— BEGIN Dataset records —
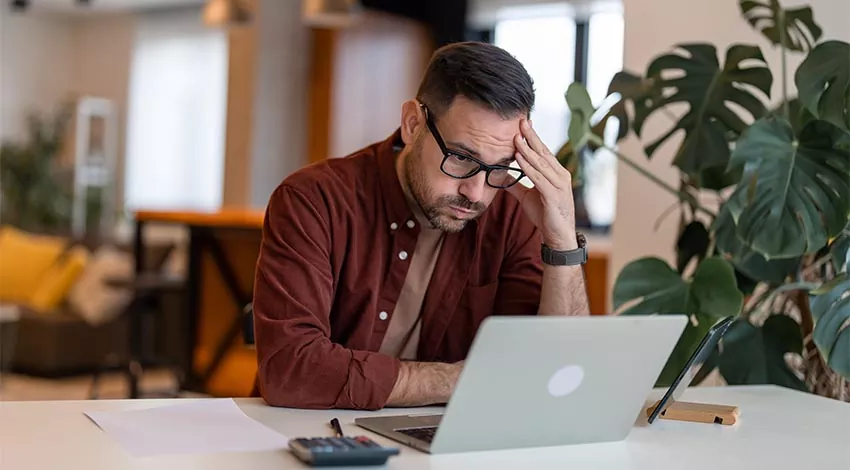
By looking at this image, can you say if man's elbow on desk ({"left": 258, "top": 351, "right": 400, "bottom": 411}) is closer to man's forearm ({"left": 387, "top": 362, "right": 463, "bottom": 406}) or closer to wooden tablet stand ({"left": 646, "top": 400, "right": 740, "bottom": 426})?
man's forearm ({"left": 387, "top": 362, "right": 463, "bottom": 406})

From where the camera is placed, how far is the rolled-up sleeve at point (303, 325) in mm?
1754

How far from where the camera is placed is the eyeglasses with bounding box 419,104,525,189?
1893 mm

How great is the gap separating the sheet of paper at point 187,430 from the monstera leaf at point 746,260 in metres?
1.33

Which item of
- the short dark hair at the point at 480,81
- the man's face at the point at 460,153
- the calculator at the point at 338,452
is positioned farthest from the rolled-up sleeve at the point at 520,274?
the calculator at the point at 338,452

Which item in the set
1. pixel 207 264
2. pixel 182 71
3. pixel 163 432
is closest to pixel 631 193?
pixel 163 432

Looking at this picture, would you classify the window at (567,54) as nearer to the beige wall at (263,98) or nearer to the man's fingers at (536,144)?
the beige wall at (263,98)

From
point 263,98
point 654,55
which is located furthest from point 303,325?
point 263,98

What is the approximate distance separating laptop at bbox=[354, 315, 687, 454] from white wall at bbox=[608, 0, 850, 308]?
1.73 meters

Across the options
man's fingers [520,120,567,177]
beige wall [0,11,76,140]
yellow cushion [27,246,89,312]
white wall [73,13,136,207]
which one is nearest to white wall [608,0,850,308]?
man's fingers [520,120,567,177]

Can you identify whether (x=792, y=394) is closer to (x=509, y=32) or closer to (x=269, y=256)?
(x=269, y=256)

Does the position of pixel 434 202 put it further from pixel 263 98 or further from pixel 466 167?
pixel 263 98

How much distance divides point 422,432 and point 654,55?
Result: 205cm

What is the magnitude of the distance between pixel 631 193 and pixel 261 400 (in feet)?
5.75

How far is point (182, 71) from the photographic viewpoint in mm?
9289
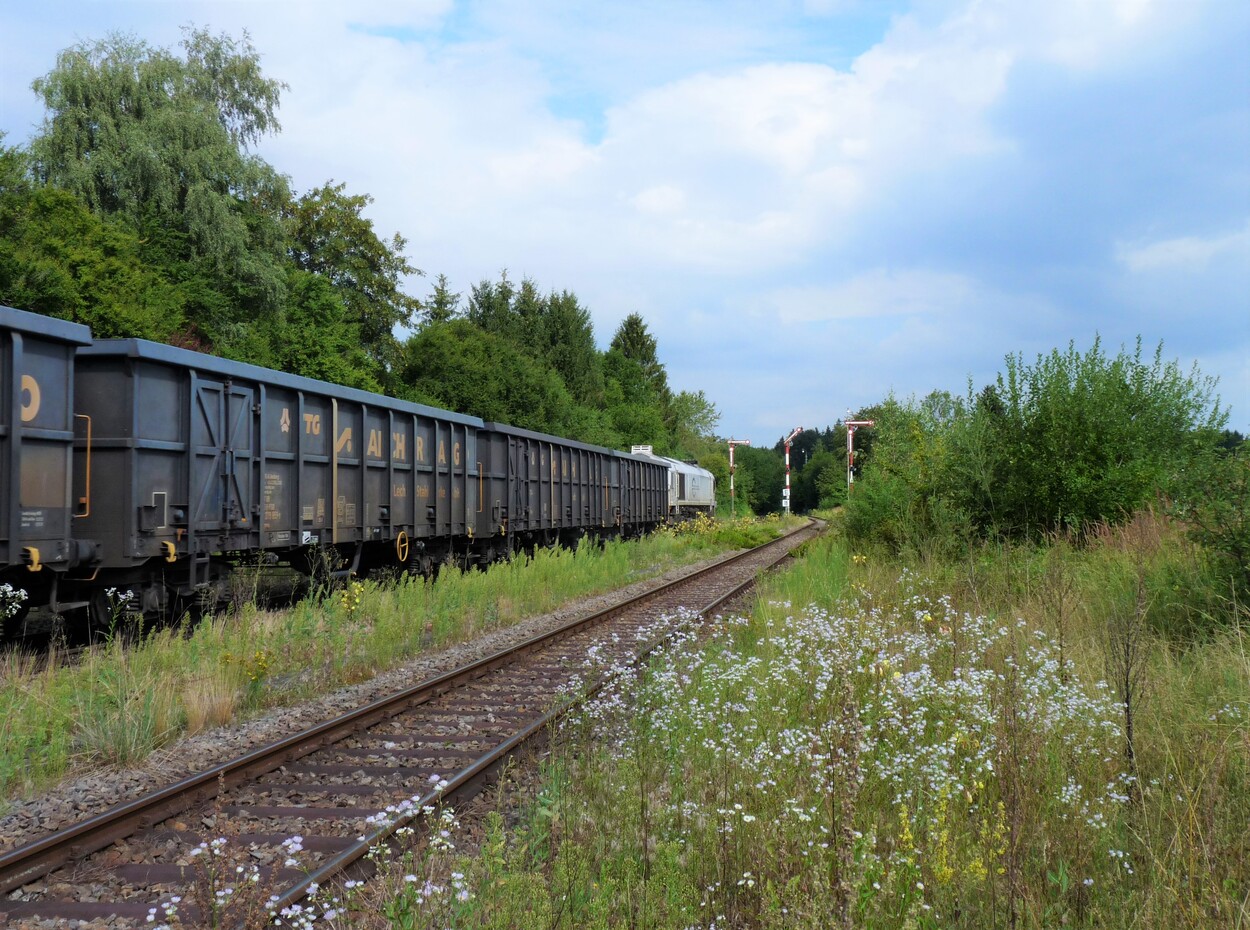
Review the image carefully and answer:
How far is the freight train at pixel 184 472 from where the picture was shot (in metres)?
8.85

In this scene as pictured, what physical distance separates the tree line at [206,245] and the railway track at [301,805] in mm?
20081

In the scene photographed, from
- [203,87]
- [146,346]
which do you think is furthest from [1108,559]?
[203,87]

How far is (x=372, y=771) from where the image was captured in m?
6.09

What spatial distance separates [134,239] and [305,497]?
64.2ft

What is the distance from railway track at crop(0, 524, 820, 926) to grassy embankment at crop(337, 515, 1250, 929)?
1.84 feet

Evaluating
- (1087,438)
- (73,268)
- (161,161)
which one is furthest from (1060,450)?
(161,161)

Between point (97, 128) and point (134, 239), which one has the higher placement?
point (97, 128)

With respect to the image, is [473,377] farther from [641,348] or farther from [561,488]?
[641,348]

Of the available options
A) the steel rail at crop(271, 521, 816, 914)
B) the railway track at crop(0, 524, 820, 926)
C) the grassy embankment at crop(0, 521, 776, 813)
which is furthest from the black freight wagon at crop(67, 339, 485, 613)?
the steel rail at crop(271, 521, 816, 914)

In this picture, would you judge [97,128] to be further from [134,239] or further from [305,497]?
[305,497]

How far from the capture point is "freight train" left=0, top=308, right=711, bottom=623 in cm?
885

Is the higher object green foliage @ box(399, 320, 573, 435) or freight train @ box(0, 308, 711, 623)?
green foliage @ box(399, 320, 573, 435)

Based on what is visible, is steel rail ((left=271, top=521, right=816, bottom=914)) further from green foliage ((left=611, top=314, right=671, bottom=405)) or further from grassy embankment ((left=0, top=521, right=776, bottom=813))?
green foliage ((left=611, top=314, right=671, bottom=405))

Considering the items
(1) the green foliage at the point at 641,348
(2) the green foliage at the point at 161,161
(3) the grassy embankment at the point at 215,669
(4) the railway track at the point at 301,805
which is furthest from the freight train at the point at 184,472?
(1) the green foliage at the point at 641,348
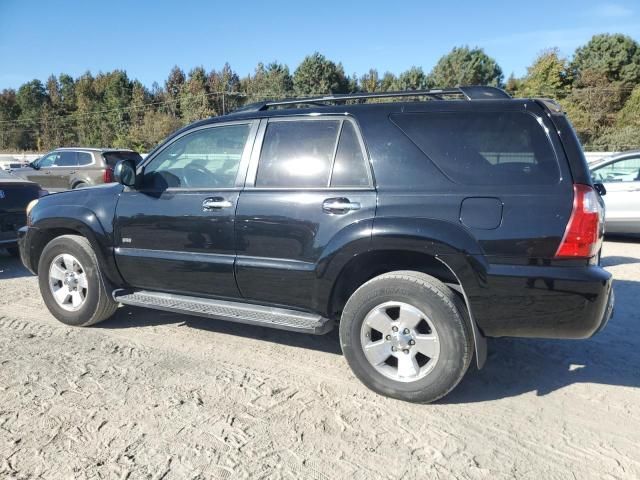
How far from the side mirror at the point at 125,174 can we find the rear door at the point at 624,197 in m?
7.48

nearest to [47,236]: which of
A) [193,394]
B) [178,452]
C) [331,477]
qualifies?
[193,394]

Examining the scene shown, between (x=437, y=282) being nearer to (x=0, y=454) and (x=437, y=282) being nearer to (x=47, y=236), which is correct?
(x=0, y=454)

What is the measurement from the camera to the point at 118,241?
13.9 feet

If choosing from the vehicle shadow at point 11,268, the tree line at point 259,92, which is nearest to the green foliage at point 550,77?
the tree line at point 259,92

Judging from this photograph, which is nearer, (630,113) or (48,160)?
(48,160)

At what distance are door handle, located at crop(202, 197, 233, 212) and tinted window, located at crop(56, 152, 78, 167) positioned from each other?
10997 millimetres

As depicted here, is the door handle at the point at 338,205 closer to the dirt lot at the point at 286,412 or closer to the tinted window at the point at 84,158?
the dirt lot at the point at 286,412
— END Dataset records —
### Aim of the task
Output the lines from the one containing "Judging from this" through the end of the lines as a two-column CSV with the columns text and answer, one row per line and its answer. Put each value in a single quoted field, with any line breaks replaced by spaces.

### The reply
text,answer
"Judging from this photograph, which is nearer, (630,113) or (48,160)?","(48,160)"
"At what distance are door handle, located at crop(202, 197, 233, 212) and tinted window, located at crop(56, 152, 78, 167) positioned from each other?","10997 millimetres"
"As depicted here, is the door handle at the point at 338,205 closer to the dirt lot at the point at 286,412 or closer to the tinted window at the point at 84,158?","the dirt lot at the point at 286,412"